On Monday, the Wilmington News Journal published an article about the effect an employee’s off-duty conduct can have on his or her employment. Our Section Chair, Barry M. Willoughby, was quoted in the article.
“Lifestyle discrimination” is a rapidly expanding area of the law with staunch advocates on both sides of the fence. “Off-duty conduct,” is anything an employee does during his non-working time that is not illegal but not usually “good” for you.
This topic first hit the news when employers began firing and/or refusing to hire smokers. This trend has continued to pick up supporters and is more common than ever. Another ideation of the same idea is to charge smokers a premium for health care.

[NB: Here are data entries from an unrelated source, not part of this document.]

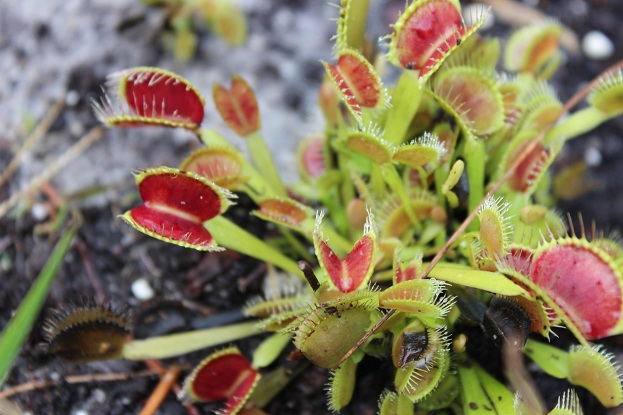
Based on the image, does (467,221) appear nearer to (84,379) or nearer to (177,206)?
(177,206)

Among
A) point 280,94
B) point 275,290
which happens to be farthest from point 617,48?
point 275,290

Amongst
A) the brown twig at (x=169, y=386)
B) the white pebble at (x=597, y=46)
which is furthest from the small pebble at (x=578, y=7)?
the brown twig at (x=169, y=386)

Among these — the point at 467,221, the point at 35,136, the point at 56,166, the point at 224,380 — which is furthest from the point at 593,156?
the point at 35,136

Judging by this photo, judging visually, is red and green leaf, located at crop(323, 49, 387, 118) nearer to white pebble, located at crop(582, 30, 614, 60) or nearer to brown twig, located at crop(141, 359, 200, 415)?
brown twig, located at crop(141, 359, 200, 415)

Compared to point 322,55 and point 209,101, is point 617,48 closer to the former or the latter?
point 322,55

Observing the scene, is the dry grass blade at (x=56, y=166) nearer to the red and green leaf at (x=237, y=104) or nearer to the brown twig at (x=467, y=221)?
the red and green leaf at (x=237, y=104)

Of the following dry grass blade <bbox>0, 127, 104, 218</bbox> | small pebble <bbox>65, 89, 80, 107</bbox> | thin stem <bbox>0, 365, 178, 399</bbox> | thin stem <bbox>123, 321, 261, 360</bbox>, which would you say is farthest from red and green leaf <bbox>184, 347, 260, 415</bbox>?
small pebble <bbox>65, 89, 80, 107</bbox>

The “carrots and sticks” can vary a great deal and some of the better programs supplement these types of rules with “wellness benefits” where employees are eligible for all sorts of rewards for working towards a healthier lifestyle.
Some opponents of this trend claim that the consideration of non-workplace activity is a violation of employee’s privacy rights. Others express concern that the it won’t be long before “wellness initiatives” expand to other areas of employees’ private lives. For example, many critics worry that weight will be the next area of employer-legislation.

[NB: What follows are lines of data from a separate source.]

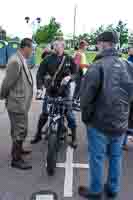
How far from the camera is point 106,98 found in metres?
3.57

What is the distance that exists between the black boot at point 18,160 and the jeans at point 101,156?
A: 1281mm

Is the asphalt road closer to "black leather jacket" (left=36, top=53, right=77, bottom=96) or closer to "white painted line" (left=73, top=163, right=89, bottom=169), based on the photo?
"white painted line" (left=73, top=163, right=89, bottom=169)

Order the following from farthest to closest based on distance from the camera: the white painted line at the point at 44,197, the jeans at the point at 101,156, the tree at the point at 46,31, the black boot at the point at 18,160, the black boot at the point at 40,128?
1. the tree at the point at 46,31
2. the black boot at the point at 40,128
3. the black boot at the point at 18,160
4. the white painted line at the point at 44,197
5. the jeans at the point at 101,156

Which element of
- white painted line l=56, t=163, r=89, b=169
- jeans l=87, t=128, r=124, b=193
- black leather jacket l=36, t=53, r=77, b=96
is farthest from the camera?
black leather jacket l=36, t=53, r=77, b=96

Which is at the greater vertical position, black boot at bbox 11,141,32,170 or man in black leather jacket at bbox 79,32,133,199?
man in black leather jacket at bbox 79,32,133,199

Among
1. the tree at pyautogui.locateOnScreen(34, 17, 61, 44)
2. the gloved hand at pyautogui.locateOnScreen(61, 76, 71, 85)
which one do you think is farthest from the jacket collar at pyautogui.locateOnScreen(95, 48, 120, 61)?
the tree at pyautogui.locateOnScreen(34, 17, 61, 44)

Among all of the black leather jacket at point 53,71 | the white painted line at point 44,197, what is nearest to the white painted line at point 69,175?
the white painted line at point 44,197

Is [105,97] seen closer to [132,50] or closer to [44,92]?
[44,92]

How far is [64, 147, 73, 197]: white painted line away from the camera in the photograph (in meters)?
4.27

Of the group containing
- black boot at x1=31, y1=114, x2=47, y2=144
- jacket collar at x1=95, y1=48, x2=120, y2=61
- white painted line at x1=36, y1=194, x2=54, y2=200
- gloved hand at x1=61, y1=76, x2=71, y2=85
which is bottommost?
white painted line at x1=36, y1=194, x2=54, y2=200

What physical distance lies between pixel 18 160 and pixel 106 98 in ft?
6.64

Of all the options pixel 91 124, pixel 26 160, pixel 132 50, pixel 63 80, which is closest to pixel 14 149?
pixel 26 160

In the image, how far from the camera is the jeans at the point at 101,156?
3740 millimetres

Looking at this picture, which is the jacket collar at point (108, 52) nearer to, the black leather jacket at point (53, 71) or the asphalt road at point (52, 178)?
the asphalt road at point (52, 178)
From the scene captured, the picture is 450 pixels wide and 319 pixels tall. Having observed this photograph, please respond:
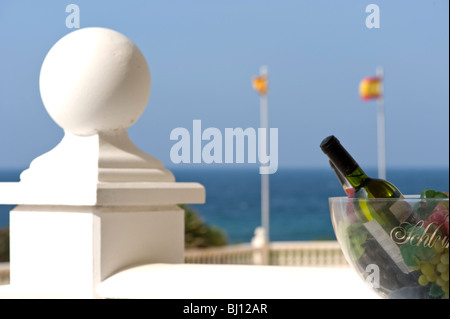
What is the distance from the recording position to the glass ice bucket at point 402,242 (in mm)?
1553

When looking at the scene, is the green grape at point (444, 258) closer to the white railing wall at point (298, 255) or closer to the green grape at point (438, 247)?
the green grape at point (438, 247)

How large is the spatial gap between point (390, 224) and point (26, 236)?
1351 mm

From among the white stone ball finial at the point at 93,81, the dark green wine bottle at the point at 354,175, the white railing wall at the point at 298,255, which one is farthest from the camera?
the white railing wall at the point at 298,255

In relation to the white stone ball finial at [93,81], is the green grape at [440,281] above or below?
below

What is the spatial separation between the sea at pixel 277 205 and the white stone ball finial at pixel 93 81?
119ft

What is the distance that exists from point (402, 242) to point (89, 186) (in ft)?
3.47

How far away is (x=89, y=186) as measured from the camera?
7.48 feet

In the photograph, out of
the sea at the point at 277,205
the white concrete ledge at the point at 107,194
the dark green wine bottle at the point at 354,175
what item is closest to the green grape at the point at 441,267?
the dark green wine bottle at the point at 354,175

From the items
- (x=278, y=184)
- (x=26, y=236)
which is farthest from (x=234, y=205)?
(x=26, y=236)

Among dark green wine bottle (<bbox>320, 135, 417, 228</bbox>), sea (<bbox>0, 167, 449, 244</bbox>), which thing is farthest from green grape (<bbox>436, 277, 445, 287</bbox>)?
sea (<bbox>0, 167, 449, 244</bbox>)

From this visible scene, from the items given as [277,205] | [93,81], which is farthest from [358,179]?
[277,205]

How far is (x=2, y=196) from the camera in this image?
96.2 inches

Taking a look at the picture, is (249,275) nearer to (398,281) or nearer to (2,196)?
(398,281)

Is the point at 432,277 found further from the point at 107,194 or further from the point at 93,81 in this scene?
the point at 93,81
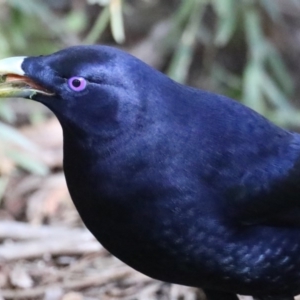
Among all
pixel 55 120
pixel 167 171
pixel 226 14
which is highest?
pixel 226 14

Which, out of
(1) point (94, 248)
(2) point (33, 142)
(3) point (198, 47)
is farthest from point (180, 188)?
(3) point (198, 47)

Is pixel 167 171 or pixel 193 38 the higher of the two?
pixel 193 38

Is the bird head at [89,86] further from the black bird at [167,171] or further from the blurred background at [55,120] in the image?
the blurred background at [55,120]

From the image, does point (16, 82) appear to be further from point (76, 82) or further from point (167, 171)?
point (167, 171)

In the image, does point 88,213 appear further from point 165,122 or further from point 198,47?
point 198,47

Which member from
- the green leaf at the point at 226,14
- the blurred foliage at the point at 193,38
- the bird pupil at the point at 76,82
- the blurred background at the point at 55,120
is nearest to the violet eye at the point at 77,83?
the bird pupil at the point at 76,82

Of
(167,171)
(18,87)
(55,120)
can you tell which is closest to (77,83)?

The idea is certainly not unimaginable. If employers want to “encourage” employees to get healthier by quitting smoking, it seems reasonable that they would also want their workers to eliminate the many health risks associated with obesity. On the issue of weight-based regulations in the workplace, Barry had the following to say:
“Weight becomes another issue,” said Barry Willoughby, chair of employment section at Young Conaway Stargatt & Taylor in Wilmington. If a person’s weight is due to a provable medical condition, the Americans With Disabilities Act may offer protections, but failing that, workers are at the mercy of the company.
“I don’t know any employer would actually do that,” he said, though complete worker protection for lifestyle choices would be possible only by an act of the General Assembly.

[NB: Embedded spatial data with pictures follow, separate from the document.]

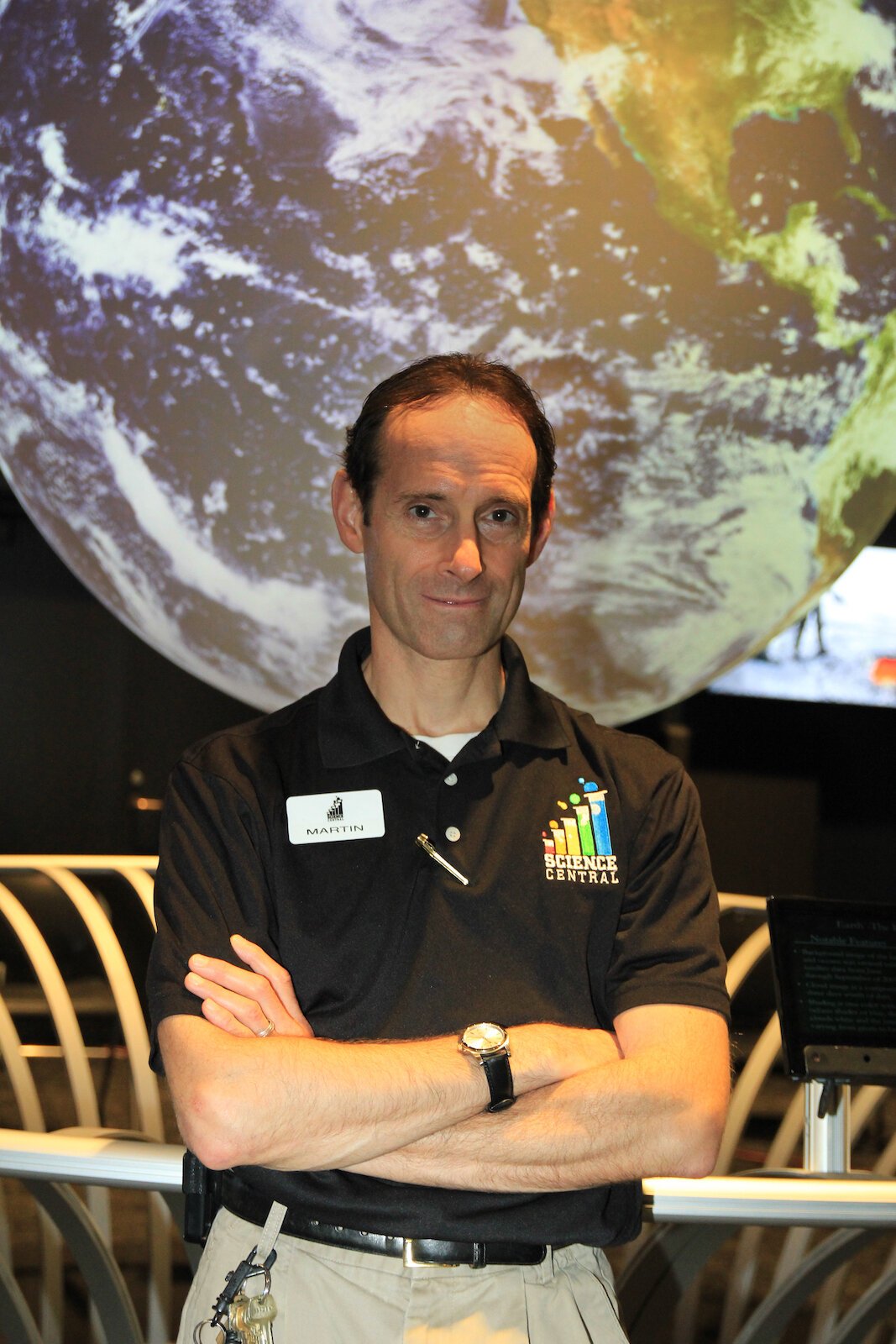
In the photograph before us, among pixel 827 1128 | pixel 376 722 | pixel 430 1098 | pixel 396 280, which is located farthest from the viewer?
pixel 396 280

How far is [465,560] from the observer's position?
1.88 meters

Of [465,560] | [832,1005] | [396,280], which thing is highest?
[396,280]

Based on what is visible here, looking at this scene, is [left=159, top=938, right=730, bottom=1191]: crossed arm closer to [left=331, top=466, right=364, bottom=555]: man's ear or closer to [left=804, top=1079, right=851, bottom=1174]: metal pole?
[left=804, top=1079, right=851, bottom=1174]: metal pole

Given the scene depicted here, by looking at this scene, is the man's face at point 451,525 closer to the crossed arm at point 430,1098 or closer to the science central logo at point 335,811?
the science central logo at point 335,811

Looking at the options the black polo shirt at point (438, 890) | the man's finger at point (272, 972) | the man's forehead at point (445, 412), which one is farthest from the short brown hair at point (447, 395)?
the man's finger at point (272, 972)

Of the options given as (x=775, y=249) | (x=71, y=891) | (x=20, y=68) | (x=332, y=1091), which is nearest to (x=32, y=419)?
(x=20, y=68)

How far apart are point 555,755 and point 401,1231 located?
0.68m

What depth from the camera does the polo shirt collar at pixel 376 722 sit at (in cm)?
186

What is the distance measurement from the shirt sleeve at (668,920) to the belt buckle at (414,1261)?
38 cm

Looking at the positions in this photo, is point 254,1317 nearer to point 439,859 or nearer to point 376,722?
point 439,859

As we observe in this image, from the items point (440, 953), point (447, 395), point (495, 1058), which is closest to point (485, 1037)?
point (495, 1058)

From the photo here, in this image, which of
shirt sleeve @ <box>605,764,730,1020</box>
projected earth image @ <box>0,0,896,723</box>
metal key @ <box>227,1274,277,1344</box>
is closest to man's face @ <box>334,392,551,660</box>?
shirt sleeve @ <box>605,764,730,1020</box>

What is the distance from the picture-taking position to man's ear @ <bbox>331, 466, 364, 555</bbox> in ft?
6.88

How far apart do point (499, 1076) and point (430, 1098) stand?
0.09 m
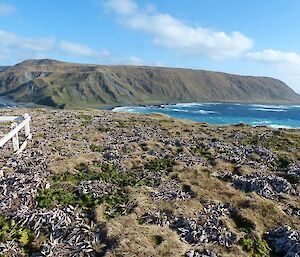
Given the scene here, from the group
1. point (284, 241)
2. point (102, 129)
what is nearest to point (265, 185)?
point (284, 241)

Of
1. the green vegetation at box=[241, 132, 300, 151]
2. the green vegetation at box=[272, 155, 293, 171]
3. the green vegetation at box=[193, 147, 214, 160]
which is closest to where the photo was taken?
the green vegetation at box=[272, 155, 293, 171]

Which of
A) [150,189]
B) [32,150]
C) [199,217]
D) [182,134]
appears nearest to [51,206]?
[150,189]

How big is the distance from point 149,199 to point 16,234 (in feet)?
20.5

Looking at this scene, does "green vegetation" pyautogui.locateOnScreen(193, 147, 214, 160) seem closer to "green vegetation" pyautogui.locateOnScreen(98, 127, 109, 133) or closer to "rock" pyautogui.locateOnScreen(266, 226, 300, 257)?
"rock" pyautogui.locateOnScreen(266, 226, 300, 257)

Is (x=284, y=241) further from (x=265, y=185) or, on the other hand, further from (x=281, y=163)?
(x=281, y=163)

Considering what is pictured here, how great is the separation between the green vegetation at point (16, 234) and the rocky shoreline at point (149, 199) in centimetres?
4

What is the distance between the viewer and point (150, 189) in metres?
17.5

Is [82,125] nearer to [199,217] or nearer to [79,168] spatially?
[79,168]

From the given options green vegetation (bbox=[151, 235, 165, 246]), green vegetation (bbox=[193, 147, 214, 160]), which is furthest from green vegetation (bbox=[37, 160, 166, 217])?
green vegetation (bbox=[193, 147, 214, 160])

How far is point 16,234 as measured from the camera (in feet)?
42.1

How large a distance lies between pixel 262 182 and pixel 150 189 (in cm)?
645

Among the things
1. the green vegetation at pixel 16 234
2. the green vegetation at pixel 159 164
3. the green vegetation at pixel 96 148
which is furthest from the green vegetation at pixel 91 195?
the green vegetation at pixel 96 148

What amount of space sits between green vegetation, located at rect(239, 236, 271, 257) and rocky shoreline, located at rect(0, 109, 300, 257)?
0.15 feet

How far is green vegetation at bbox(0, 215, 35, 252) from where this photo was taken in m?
12.5
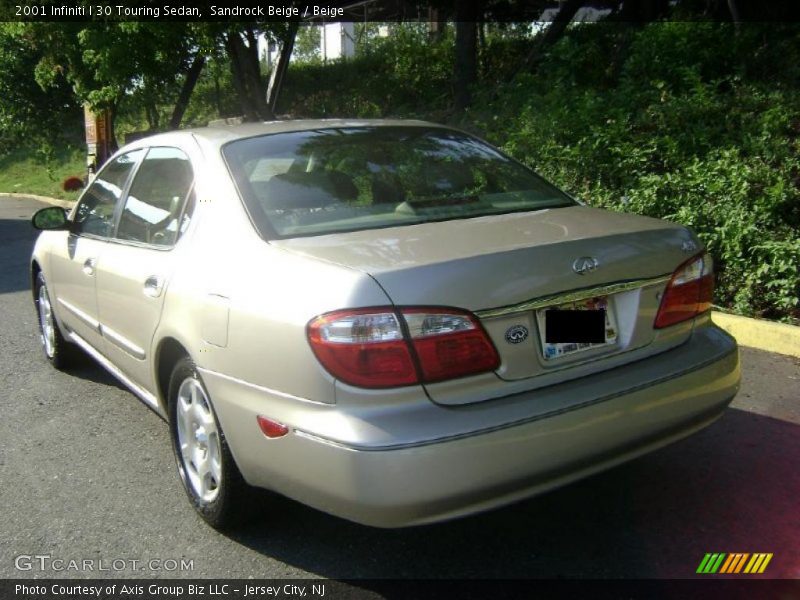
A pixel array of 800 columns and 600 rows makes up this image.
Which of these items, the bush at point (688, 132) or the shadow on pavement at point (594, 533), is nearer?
the shadow on pavement at point (594, 533)

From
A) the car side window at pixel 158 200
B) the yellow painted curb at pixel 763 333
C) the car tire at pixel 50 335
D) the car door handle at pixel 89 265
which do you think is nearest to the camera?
the car side window at pixel 158 200

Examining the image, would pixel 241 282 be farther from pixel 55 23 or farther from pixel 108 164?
pixel 55 23

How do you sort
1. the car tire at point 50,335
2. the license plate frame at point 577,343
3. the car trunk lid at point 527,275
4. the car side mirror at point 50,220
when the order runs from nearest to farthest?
the car trunk lid at point 527,275 < the license plate frame at point 577,343 < the car side mirror at point 50,220 < the car tire at point 50,335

And it is very unlikely that the Delaware General Assembly will pass any broad-sweeping lifestyle anti-discrimination ban any time soon. This is especially unlikely given the State’s disposition for pro-business legislation. Unlike California, where employees have a vast variety of rights, Delaware tends to take a more conservative approach to its regulation of the workplace.
Until such laws were passed, though, businesses can continue to consider tobacco use, weight, or even alcohol use, in making employment decisions.